Setting in a book is the most important thing in a book says some readers. Do you know why? I will show you:
From William Faulkner, As I Lay Dying
Jewel and I come up from the field, following the path in single file. Although I am fifteen feet ahead of him, anyone watching us from the cottonhouse can see Jewel's frayed and broken straw hat a full head above my own.
The path runs straight as a plumb-line, worn smooth by feet and baked brick-hard by July, between the green rows of laidby cotton, to the cottonhouse in the center of the field, where it turns and circles the cottonhouse at four soft right angles and goes on across the field again, worn so by feet in fading precision.
The cottonhouse is of rough logs, from between which the chinking has long fallen. Square, with a broken roof set at a single pitch, it leans in empty and shimmering dilapidation in the sunlight, a single broad window in two opposite walls giving onto the approaches of the path.
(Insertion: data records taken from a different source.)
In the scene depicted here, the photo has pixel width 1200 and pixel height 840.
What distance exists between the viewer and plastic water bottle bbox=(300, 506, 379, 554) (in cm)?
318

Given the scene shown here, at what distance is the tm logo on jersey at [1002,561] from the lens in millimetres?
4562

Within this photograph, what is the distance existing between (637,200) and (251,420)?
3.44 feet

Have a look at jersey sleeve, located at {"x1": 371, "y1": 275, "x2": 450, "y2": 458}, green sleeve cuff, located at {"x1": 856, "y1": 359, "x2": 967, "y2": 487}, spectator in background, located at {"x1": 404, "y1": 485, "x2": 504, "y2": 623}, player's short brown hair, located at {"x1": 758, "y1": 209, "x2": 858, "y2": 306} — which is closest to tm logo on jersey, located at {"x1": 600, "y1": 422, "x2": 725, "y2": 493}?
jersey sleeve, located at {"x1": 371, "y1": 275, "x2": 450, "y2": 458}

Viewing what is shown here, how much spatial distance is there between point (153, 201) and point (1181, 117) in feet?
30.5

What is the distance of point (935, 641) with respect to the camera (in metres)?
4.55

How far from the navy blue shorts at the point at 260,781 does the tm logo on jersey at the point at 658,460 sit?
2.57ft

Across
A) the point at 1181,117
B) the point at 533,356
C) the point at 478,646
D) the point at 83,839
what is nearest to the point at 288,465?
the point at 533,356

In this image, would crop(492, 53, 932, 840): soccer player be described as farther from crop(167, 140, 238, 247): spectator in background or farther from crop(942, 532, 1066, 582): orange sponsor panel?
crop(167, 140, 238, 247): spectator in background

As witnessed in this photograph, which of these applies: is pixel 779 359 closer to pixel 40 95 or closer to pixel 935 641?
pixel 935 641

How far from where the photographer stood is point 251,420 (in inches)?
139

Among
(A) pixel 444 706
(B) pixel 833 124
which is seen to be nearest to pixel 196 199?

When we reach it I turn and follow the path which circles the house. Jewel, fifteen feet behind me, looking straight ahead, steps in a single stride through the window. Still staring straight ahead, his pale eyes like wood set into his wooden face, he crosses the floor in four strides with the rigid gravity of a cigar store Indian dressed in patched overalls and endued with life from the hips down, and steps in a single stride through the opposite window and into the path again just as I come around the corner. In single file and five feet apart and Jewel now in front, we go on up the path toward the foot of the bluff.
You can just FEEL the literary music in this piece. That is why setting is so important.